Le déhanchement, c'est maintenant ! Le Carnaval officiel de Rio de Janeiro, qui met en compétition douze écoles de samba, a vraiment débuté ce dimanche soir dans le majestueux Sambodrome qui fête ses 30 ans.

Depuis plusieurs jours, les «blocs» (groupes de quartier ou thématiques) répètent et défilent dans les rues au rythme de la samba; vendredi, la figure titulaire des festivités, le Roi Momo, a déclaré ouvert le Carnaval et «décrété la joie»; et samedi, le bloc le plus populaire, Bola Preta, a envahi le centre avec 1,3 million de personnes.

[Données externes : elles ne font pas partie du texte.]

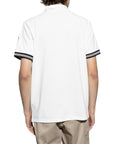 Moncler Golfer Logo White-AL Capone Premium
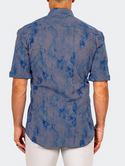 Maceoo Shirt GALILEO MARTHYR0233 | Blue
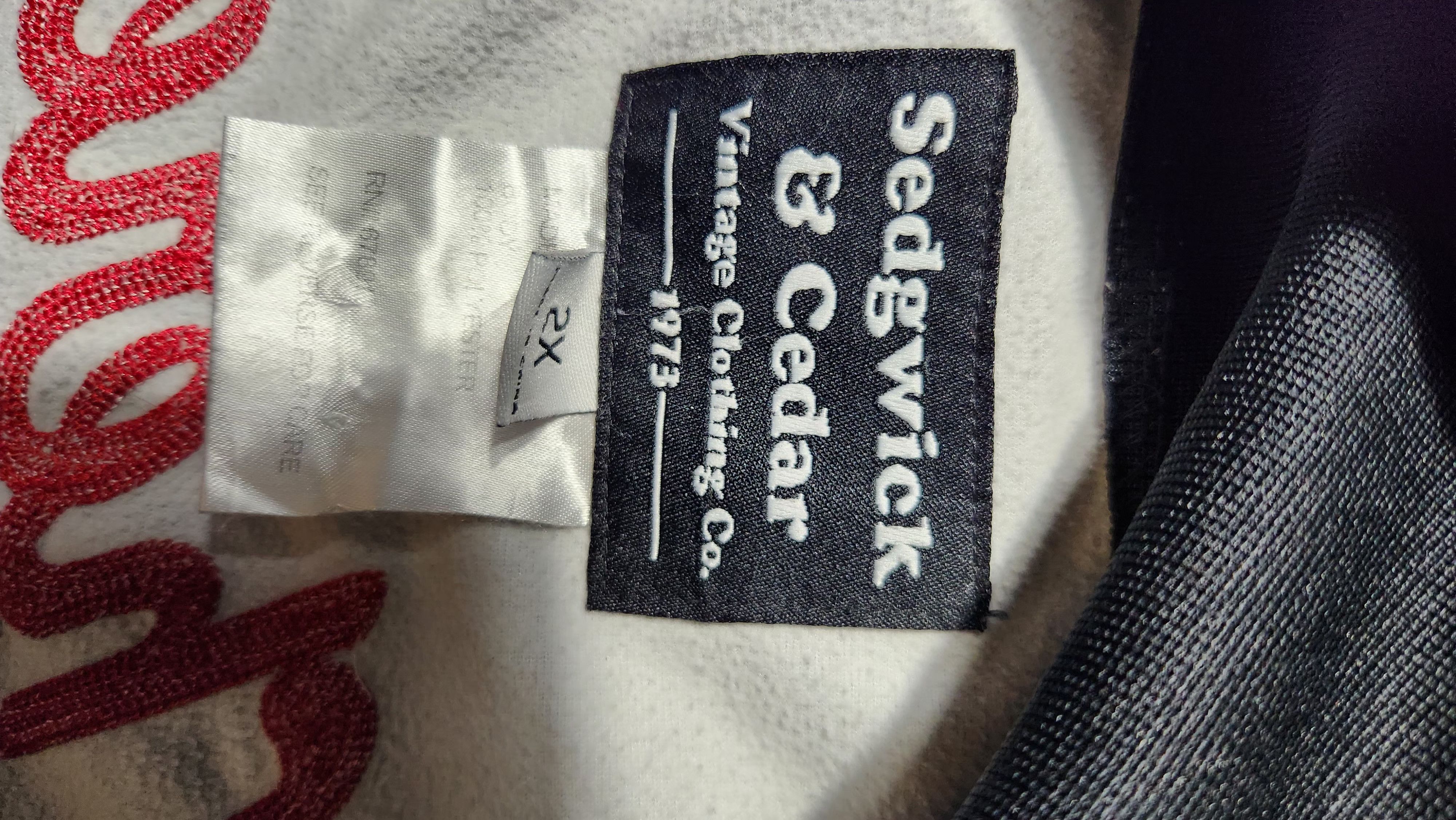 Other Sedgwick & Cedar Vintage Clothing Co. Size US XXL / EU 58 / 5 - 6 Thumbnail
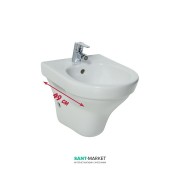 Биде подвесное Jika Tigo керамика белый H8302110003041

Mais dimanche soir, les choses sérieuses ont commencé avec un des spectacles les plus prisés du monde, télévisé pour le plaisir de millions de personnes sur la planète, et qui nimbe l'image de Rio et du Brésil tout entier d'une touche sexy et glamour, symbolisée par ces pulpeuses reines de beauté semi-nues aux parures et appâts les plus exubérants.

Beauté, créativité, harmonie, et bien sûr musique rythmée avec danse et chant, mais aussi talons interminables, costumes aussi lourds en poids qu'en investissement et trucs en plumes: tous les ingrédients de la magnificence convergent au Sambodrome.

Ce spectacle représente aussi un pays aux origines multiples, entre une tradition chrétienne importée par les Portugais et la samba aux racines africaines, tout en narrant des épisodes de l'histoire, du quotidien ou de l'imaginaire, parfois non sans humour.

C'est l'occasion pour Rio et le Brésil de mettre de côté, le temps de deux nuits féeriques, les retards dans les travaux des stades pour la Coupe du monde de football (12 juin-13 juillet), les incessants problèmes dans les transports, mais aussi la grande pauvreté et la forte criminalité qui gangrènent ce pays continental.

Même si, fausse note, une manifestation de mille éboueurs a été refoulée samedi des abords du Sambodrome à coups de gaz lacrymogènes par la police militaire. Leur grève sauvage dimanche a laissé les rues du centre jonchées de détritus et empuantées d'une odeur pestilentielle.

Pour les dizaines de milliers de protagonistes, c'est désormais le jour J après une année de travail sur la scénographie, la conception des costumes, la fabrication des chars allégoriques, etc.

Favelas, Zico, Niemeyer

Six écoles de samba ont commencé à défiler à partir de 21h00 et jusqu'au petit matin, à raison de 82 minutes au maximum pour chacune; les six autres devaient le faire lundi soir. Ces douze-là forment le «Groupe spécial», c'est-à-dire la première division des écoles de samba, sachant qu'il y a plus de ces 70 écoles à Rio, réparties en sept divisions.

Le vice-champion en titre, Beija-Flor, fermera la marche dimanche, tandis que le champion 2013, Vila Isabel, passera en troisième position lundi. Les résultats des 40 juges seront annoncés mercredi, sur la base de notes couvrant une dizaine de critères.

Dimanche soir, l'école Imperio da Tijuca a ouvert le bal en rendant hommage aux origines africaines de la batucada (percussions brésiliennes), avec par exemple une statue géante de joueur de tambour et des danseuses disposées sur ses instruments, et des références très précises (telle initiation masculine du Mozambique, telle fête d'origine angolaise...).

Parmi les autres thèmes abordés: l'origine et le quotidien des favelas (Sao Clemente) et les fêtes brésiliennes (Mangueira). Lundi, le clou du spectacle pourrait être l'hommage à la légende du «jogo bonito» (beau jeu) du foot, le «Pelé blanc» Zico.

Ces festivités se donnent rendez-vous dans le vaste Sambodrome Marquês de Sapucai, récemment rénové pour accueillir la cérémonie d'ouverture des Jeux olympiques 2016.

Ce lieu tout en béton de 720 mètres de long, aux formes épurées, avec deux tribunes en vis-à-vis accueillant 70.000 spectateurs, fêtera avec pompe ses 30 ans, depuis sa conception par le célèbre architecte carioca Oscar Niemeyer, décédé en décembre 2012.

Il se situe dans la zone considérée comme le berceau de la samba. Non loin se trouve l'ancien quartier «Pequena Africa (petite Afrique), où se concentraient les immigrés noirs venus de Bahia (nord-est) qui y ont importé la musique du candomblé célébrée sur une danse nommée samba.

Le Sambodrome se trouve aussi à proximité de la place Onze, où a été fondée la première école de samba, «Deixa Falar» (laisse parler), en 1926, plus tard dissoute puis relancée sous le nom de Estácio de Sá.